The input:
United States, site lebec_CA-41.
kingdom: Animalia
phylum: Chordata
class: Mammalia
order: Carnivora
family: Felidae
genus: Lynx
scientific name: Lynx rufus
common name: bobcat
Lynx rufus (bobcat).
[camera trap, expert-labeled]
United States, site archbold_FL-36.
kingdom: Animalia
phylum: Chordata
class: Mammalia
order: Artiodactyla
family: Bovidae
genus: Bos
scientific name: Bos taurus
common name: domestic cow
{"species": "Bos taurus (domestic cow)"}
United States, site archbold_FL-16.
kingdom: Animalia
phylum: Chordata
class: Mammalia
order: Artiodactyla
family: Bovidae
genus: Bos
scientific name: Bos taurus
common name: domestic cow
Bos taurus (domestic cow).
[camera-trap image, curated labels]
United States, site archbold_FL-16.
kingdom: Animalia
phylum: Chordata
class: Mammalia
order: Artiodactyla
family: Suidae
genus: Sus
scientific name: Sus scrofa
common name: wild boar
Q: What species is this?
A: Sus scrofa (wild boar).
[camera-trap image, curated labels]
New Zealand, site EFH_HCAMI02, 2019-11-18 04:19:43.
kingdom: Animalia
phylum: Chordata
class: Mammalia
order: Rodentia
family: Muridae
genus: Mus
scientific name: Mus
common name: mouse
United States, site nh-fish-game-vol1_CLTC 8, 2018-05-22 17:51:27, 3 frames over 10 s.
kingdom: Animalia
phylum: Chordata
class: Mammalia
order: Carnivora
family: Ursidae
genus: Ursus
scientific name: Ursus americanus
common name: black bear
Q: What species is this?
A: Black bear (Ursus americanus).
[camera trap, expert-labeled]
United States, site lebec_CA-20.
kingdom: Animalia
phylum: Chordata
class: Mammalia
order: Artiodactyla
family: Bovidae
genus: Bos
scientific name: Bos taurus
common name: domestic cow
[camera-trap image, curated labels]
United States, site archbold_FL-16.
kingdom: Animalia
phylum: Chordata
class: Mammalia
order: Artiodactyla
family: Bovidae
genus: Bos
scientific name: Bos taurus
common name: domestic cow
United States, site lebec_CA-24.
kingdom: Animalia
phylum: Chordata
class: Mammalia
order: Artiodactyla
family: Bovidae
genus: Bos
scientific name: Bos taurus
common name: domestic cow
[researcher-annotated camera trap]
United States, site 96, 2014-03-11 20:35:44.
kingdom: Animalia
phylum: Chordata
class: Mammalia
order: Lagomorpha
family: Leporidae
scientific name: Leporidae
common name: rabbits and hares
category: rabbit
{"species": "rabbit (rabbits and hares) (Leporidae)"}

Activity:
Return, in full, every line of these entries that holds "site".

Reply:
United States, site lebec_CA-41.
United States, site archbold_FL-36.
United States, site archbold_FL-16.
United States, site archbold_FL-16.
New Zealand, site EFH_HCAMI02, 2019-11-18 04:19:43.
United States, site nh-fish-game-vol1_CLTC 8, 2018-05-22 17:51:27, 3 frames over 10 s.
United States, site lebec_CA-20.
United States, site archbold_FL-16.
United States, site lebec_CA-24.
United States, site 96, 2014-03-11 20:35:44.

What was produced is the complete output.